Here are the key measures in the budget …
Increased revenue:
- The much-anticipated deficit levy: as expected, there’ll be a rise in income tax rates for taxable incomes above $180,000 for 2014-17 that will raise $3.1 billion over the forward estimates (all that political pain for $3 billion?). Individuals on $180,000 and above will pay an additional 2% of income above $180,000.
- Fuel excise indexation will be reintroduced from August, raising $2.2 billion over the forward estimates. The amount raised each year by additional indexation will form the minimum to be spent on roads.
Spending cuts:
- A $7 co-payment for GP visits from 1 January 2015. The government cuts payments to GPs by $5 a service, with the saving notionally directed to a new Medical Research Fund.
- Increases in foreign aid in previous budgets (and until recently part of the bipartisan target of 0.5% of Gross National Income going on aid) will be scrapped, meaning a cut to foreign aid of $8 billion over the next five years, with aid frozen at current levels and then only indexed according to domestic inflation.
- Lowering the threshold for repayment of higher education HELP loans to $50,638 from 2016 and increasing the interest rates, generating $3 billion across the forward estimates.
- Freezing Family Tax Benefit payments for two years (saving around $700 million a year) and reducing access to Family Tax Benefit B to families with children under six and earning under $100,000 (saves $3 billion).
- Reducing access to Pensioners and Seniors Card Holders ($300 million a year).
- Pausing indexation of a wide range of governments grants.
- Confirmation that the Direct Action climate plan will be limited to $2.55 billion over 10 years, rather than the original $10 billion.
- A 1% efficiency dividend for both the ABC and SBS as a “down-payment” on future cuts “being considered by the government and the public broadcasters over coming months”.
- A rise in the PBS co-payment of $5.
New spending initiatives or tax cuts:
- As promised by the Coalition, a cut in the corporate tax rate by 1.5% points for small and medium firms from 1 July 2015.
- An “Asset Recycling Initiative” — $5 billion to encourage states to sell assets and reinvest in infrastructure.
- A claimed $3.7 billion infrastructure package for roads investment, aimed to roll out immediately. Labor claims, with considerable evidence, that many of the projects are Labor-era projects re-announced and already funded.
- A bring-forward of Defence capital spending of $1.5 billion, offset by a later $520 million delay in out-year spending.

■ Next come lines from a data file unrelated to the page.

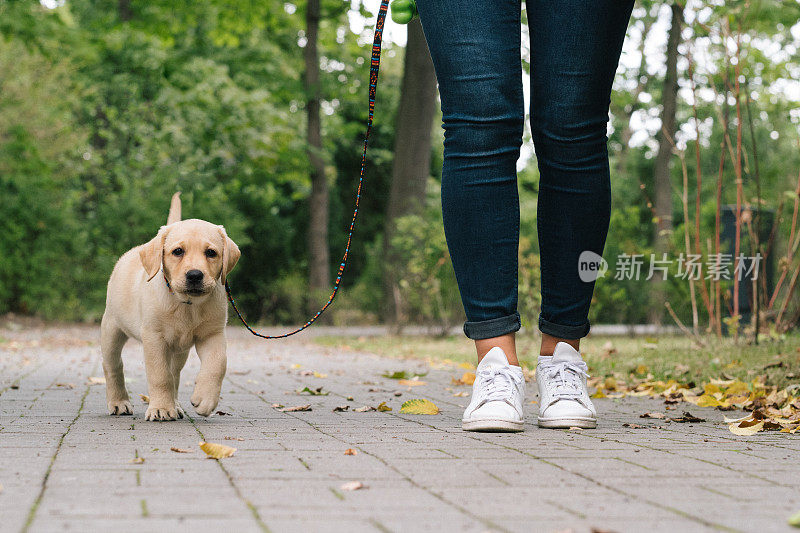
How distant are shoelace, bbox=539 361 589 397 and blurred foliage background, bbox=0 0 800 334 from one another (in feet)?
20.2

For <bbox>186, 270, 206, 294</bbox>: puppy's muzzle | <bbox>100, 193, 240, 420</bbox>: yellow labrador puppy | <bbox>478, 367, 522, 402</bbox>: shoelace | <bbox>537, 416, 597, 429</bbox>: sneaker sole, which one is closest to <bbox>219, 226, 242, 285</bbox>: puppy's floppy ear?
<bbox>100, 193, 240, 420</bbox>: yellow labrador puppy

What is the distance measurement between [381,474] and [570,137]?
160 centimetres

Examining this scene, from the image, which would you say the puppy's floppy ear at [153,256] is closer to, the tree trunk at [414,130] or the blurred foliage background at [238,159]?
the blurred foliage background at [238,159]

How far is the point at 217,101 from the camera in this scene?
17859 mm

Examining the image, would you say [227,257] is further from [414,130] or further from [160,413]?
[414,130]

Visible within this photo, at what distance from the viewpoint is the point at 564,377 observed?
128 inches

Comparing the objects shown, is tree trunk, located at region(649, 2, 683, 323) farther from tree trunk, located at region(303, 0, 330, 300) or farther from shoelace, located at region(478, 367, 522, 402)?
shoelace, located at region(478, 367, 522, 402)

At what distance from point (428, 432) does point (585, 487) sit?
100 cm

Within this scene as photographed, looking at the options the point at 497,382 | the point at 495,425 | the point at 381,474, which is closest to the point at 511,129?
the point at 497,382

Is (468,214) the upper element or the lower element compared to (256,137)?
lower

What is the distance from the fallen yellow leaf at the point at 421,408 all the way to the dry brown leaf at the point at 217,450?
126cm

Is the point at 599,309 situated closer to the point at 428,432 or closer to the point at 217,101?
the point at 428,432

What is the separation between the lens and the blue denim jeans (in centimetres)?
315

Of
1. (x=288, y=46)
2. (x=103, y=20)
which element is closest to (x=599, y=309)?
(x=103, y=20)
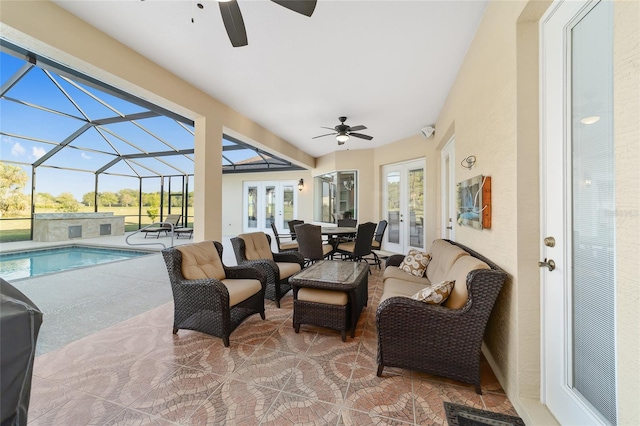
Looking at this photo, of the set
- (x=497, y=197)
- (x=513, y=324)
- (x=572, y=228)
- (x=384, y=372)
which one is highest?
(x=497, y=197)

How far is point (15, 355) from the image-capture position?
2.26 feet

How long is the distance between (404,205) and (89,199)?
35.7 feet

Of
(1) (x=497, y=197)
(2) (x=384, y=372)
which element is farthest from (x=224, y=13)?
(2) (x=384, y=372)

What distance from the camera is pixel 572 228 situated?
1296mm

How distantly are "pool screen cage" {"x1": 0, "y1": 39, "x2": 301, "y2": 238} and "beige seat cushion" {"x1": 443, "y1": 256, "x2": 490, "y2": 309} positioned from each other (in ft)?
14.1

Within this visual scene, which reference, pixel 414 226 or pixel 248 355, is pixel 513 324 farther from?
pixel 414 226

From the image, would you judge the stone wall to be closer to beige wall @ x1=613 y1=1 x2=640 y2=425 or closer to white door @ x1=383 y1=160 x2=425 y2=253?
white door @ x1=383 y1=160 x2=425 y2=253

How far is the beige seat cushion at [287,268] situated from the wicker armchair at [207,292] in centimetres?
46

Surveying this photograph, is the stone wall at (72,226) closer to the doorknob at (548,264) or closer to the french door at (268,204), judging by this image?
the french door at (268,204)

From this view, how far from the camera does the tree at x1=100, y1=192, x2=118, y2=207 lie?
375 inches

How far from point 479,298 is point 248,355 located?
175 cm

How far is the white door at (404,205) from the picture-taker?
19.5 feet

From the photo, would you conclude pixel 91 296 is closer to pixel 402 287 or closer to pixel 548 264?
pixel 402 287

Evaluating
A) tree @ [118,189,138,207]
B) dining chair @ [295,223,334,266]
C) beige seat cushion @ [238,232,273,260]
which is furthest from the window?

- A Medical Research Fund to be built up from health portfolio savings, advertised as a “$20 billion fund” but it won’t reach that level for a generation: the Commonwealth’s initial investment will be $1 billion over four years.
- An extra $250 million for the School Chaplaincy program over five years, with “simplified reporting and administrative requirements”.
Other initiatives:
- A rise in the pension age to 70 by 2035.
- Indexation of pensions (aged, carers) according to CPI, not wages growth, from 2017.
- Jobseekers up to 30 prevented from accessing Newstart or Youth Allowance for a six month “waiting period”, then limited to six months before being removed from income support, before being permitted back on after a further six months.
- Privatisation of Australian Hearing, Defence Housing Australia, the Australian Securities and Investment Commission registry function (some might suggest ASIC in its entirety could be privatised given the extent of industry capture) and the Royal Australian Mint.
So with youth uneloyment at 12.5% what are these young people supposed to do? This budget is almost criminal in its effects. Any Liberal with a social conscience should quit the party first thing tomorrow morning.
Hi, Bernard, when I heard the Treasurer’s speech I took it to mean an extra 16,500 public servants would go over the next three years, meaning 5,500 per annum until the end of 2016-17. Could you or anybody else out there clarify this? Presumably any losses would include natural attrition, but in the context of a recruitment freeze and downsizing, the churn rage must surely be lower than usual.
The co-payment, paper-clipped to “research”?
…… So, if Labor and the rest of the “Opposition” don’t support it, this Limited News Party government can get some political mileage labelling them “recalcitrant/ant-research/medical sceptics”?
Nice cosh ….. sorry, touch.
@klewso – oh, it’s brilliant politicking, and the majority of the electorate will see opposing it as opposing medical research. But as Croakey shows, Prevention is indeed better than The Cure. Costs less too.
What brilliant policy: $$$$ for medical research while stripping $147M from the CSIRO.